While insurers are encouraged to develop new products responding to insurance needs, they should adequately define the target market and assess how such products fit the target market’s needs, objectives and characteristics.
e. Consider the interests of consumers and exercise flexibility in how they are treated, where reasonable and practicable. In particular, the current situation may call for flexibility in terms of processes and timeframes to allow consumers to retain important coverage that would otherwise be lost.

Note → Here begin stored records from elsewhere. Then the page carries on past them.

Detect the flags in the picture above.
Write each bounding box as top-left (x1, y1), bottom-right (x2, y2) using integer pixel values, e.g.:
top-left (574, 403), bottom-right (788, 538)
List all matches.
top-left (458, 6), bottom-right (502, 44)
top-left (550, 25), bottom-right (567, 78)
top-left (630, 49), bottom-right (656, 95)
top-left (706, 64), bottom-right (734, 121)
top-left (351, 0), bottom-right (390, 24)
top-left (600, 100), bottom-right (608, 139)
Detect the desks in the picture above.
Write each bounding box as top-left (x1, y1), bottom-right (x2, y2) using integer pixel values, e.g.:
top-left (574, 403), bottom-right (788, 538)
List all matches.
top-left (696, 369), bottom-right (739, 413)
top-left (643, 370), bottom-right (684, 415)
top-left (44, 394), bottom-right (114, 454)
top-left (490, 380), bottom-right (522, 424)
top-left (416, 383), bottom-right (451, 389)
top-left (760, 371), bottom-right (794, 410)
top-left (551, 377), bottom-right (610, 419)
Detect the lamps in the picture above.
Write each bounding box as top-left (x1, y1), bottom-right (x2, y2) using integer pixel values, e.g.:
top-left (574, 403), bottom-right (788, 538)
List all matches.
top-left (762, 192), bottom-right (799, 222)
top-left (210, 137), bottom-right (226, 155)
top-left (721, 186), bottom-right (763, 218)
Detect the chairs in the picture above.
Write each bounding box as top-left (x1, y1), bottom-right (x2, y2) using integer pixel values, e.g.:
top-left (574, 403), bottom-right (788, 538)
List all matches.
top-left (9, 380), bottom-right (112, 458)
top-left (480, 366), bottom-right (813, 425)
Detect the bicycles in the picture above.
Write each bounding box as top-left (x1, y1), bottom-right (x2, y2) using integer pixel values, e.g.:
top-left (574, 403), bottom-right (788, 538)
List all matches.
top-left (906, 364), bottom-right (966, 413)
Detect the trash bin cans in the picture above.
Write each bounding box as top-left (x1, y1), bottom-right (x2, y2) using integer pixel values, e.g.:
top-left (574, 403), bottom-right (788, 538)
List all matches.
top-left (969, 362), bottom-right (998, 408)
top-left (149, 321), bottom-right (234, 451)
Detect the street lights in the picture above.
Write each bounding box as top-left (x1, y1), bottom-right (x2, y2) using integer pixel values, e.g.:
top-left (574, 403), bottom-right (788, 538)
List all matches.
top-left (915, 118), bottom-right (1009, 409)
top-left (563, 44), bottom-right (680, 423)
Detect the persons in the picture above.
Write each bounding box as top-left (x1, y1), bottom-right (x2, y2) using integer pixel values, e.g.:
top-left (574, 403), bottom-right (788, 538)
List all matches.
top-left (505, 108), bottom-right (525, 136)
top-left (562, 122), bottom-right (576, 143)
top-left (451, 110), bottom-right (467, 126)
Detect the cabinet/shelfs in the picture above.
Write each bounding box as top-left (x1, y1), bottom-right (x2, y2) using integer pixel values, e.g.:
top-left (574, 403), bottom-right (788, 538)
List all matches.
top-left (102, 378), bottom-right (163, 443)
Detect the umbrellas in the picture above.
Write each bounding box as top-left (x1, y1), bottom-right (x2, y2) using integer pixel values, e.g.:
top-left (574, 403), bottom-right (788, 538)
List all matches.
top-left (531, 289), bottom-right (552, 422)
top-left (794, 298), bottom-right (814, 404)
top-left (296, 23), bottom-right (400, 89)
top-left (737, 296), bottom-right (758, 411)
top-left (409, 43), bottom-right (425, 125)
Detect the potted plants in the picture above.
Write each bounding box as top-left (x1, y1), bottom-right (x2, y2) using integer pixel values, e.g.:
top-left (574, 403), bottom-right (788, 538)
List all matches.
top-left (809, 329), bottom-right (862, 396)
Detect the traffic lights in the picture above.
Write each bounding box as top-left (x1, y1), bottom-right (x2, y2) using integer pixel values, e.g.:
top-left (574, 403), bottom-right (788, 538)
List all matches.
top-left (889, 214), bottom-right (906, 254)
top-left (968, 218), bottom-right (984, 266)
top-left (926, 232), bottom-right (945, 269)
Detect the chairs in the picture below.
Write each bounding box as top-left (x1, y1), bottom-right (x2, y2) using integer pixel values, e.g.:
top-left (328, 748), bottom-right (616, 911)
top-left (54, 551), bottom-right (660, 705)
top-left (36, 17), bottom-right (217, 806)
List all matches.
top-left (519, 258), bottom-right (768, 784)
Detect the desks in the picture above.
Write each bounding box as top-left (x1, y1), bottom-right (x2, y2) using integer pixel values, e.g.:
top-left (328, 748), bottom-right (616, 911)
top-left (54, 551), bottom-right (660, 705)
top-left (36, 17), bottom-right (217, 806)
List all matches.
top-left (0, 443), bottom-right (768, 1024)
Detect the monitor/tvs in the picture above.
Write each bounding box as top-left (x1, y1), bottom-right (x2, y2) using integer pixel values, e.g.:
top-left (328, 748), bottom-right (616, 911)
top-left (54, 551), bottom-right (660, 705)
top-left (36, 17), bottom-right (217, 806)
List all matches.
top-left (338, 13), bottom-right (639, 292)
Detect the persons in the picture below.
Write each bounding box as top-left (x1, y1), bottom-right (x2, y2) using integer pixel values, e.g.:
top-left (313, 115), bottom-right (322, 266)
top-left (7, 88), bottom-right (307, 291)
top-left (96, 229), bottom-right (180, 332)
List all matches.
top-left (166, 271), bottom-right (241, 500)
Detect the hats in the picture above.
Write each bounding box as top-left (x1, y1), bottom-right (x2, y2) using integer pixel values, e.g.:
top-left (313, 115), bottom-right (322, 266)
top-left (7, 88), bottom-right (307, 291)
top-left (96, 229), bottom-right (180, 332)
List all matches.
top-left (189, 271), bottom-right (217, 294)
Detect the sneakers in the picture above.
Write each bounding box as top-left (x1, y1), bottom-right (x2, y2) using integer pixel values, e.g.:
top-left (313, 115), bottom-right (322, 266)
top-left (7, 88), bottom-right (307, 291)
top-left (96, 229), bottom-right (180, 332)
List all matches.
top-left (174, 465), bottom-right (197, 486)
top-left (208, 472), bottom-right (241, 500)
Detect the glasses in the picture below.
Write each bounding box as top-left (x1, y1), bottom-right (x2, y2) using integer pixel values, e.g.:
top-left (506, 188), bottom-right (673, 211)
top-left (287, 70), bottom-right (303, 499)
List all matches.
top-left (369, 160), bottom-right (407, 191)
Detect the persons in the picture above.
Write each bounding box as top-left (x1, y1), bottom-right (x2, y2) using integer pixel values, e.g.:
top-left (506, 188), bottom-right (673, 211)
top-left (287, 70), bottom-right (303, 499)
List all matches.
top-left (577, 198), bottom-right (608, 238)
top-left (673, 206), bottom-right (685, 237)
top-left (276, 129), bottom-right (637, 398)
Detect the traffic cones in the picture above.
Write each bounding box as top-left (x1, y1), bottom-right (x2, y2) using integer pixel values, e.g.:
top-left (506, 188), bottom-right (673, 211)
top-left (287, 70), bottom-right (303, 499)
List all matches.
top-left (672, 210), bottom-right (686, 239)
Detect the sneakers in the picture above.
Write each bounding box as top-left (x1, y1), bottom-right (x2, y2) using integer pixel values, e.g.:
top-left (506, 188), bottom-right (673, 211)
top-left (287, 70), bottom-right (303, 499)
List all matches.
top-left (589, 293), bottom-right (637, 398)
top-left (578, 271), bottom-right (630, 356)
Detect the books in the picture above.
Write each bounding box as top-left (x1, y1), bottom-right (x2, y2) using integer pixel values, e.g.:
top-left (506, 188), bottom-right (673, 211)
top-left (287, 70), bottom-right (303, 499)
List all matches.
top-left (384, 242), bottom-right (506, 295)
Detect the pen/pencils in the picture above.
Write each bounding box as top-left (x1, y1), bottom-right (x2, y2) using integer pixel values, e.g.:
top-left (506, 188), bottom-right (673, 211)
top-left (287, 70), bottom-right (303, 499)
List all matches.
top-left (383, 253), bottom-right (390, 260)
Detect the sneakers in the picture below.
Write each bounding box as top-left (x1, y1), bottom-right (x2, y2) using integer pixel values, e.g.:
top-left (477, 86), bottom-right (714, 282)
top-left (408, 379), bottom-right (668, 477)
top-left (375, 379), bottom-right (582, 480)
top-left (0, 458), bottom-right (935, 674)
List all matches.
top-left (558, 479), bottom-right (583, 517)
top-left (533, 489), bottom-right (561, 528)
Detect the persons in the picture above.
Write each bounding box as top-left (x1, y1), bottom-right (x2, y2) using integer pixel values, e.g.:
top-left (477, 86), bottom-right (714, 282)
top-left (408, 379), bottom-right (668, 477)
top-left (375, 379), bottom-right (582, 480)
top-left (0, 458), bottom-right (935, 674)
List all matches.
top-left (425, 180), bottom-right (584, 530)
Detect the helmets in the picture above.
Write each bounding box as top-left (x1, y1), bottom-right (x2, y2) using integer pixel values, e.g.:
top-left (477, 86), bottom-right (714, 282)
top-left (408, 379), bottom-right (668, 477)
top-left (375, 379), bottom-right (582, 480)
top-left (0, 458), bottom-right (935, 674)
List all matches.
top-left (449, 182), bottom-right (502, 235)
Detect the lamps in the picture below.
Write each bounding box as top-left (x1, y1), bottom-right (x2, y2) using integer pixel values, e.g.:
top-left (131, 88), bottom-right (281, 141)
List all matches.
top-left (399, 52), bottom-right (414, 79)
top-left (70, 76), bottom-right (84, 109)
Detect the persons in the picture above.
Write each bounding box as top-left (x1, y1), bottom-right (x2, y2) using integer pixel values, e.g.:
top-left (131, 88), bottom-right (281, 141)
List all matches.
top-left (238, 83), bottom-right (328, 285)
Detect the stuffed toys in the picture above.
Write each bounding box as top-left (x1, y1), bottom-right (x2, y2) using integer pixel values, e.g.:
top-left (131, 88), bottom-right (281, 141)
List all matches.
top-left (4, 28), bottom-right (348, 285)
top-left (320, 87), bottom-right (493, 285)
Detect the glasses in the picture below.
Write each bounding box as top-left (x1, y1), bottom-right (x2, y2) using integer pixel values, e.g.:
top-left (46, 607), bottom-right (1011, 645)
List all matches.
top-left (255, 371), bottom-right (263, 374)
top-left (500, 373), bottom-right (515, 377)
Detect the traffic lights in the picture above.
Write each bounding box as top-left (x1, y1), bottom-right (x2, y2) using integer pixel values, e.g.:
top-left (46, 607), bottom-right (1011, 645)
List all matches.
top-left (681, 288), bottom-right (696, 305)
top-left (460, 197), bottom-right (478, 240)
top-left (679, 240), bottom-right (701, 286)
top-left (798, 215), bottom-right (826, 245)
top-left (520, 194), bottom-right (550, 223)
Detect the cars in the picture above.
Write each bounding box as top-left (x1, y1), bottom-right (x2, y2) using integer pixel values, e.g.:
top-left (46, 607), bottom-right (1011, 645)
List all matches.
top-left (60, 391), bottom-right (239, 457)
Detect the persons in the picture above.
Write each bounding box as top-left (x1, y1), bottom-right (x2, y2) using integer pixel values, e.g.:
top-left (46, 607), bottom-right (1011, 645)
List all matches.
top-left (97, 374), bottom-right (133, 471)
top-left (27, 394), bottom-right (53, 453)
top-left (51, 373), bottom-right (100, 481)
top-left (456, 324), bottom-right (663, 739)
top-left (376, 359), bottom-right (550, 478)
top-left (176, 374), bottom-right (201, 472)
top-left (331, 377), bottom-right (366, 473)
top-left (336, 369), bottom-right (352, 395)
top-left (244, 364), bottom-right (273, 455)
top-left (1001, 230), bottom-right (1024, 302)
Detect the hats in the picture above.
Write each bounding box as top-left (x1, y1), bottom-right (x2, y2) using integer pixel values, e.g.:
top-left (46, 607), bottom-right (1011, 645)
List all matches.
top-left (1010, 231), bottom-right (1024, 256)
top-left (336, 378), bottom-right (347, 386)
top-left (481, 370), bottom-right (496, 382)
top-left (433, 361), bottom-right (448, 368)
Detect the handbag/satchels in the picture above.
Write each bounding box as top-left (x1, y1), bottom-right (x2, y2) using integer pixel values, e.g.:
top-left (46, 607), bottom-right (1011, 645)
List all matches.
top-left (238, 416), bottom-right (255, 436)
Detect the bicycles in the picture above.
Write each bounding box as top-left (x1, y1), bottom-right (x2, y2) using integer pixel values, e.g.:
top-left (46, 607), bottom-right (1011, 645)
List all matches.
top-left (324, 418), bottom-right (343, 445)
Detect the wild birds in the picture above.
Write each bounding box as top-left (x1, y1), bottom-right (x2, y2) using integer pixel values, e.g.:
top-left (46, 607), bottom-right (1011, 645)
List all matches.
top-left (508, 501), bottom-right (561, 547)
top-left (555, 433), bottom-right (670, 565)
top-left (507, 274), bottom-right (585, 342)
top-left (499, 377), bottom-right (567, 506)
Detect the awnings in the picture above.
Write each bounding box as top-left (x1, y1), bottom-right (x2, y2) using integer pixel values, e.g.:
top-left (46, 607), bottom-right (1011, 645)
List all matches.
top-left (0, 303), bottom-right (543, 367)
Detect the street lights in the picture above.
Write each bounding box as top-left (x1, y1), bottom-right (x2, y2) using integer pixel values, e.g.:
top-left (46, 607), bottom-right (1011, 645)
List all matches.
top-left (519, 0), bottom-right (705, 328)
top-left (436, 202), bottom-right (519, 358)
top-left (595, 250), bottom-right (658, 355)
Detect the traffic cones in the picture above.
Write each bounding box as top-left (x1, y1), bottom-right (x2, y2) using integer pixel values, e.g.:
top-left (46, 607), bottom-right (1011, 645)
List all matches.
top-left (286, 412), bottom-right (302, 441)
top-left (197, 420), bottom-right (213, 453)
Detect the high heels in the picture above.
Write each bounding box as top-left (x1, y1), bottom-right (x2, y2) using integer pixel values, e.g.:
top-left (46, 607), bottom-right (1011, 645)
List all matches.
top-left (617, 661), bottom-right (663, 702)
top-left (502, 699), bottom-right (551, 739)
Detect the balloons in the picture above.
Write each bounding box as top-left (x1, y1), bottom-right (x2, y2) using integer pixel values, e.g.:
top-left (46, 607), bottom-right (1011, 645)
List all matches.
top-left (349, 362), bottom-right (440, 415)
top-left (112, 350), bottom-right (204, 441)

It is important to recognise that in the case of a widespread pandemic, the pooling of risks necessary for insurance may be difficult to achieve, setting boundaries on what the sector can offer. As a general principle, imposing retroactive coverage of claims not envisaged within contracts could create material solvency risks and ultimately threaten policyholder protection and market stability, aggravating the financial and economic impacts of the current health crisis.
EIOPA and national supervisory authorities (NSAs) are working collectively to ensure financial stability, market integrity and consumer protection and are following very closely the developments of the Coronavirus/COVID-19 outbreak. As the nature of the potential conduct and consumer protection risks might change, including greater exposure to cyber risks, EIOPA and NSAs will continue to carry out enhanced market monitoring activities and, when necessary, issue further guidance.